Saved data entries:
+++

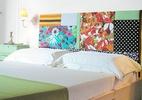 Aprenda a fazer cabeceira de patchwork (Foto: Décio Navarro/ Revista Minha Casa)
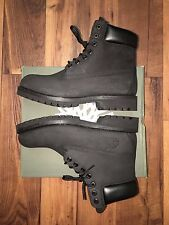 Timberland Men's Boot Size 8 Classic 6 Inch Premium Black Nubuck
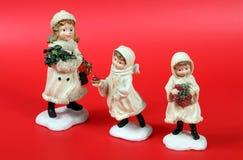 Nativity figurines 3 Royalty Free Stock Image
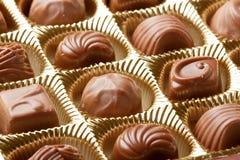 Czekoladowych cukierków zamknięty up Zdjęcie Royalty Free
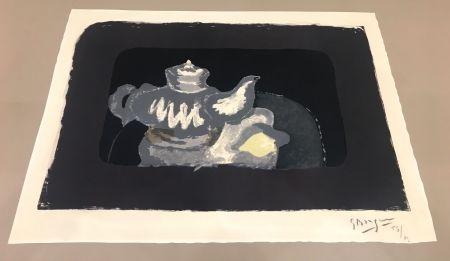 Litografia Braque - La Théière Grise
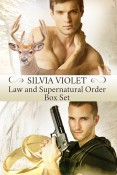 Guest Post and Giveaway: Law and Supernatural Order Bundle by Silvia Violet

+++

Using the data above, write out every line exactly, leaving the images behind.

Answer below:
 Aprenda a fazer cabeceira de patchwork (Foto: Décio Navarro/ Revista Minha Casa)
 Timberland Men's Boot Size 8 Classic 6 Inch Premium Black Nubuck
 Nativity figurines 3 Royalty Free Stock Image
 Czekoladowych cukierków zamknięty up Zdjęcie Royalty Free
 Litografia Braque - La Théière Grise
 Guest Post and Giveaway: Law and Supernatural Order Bundle by Silvia Violet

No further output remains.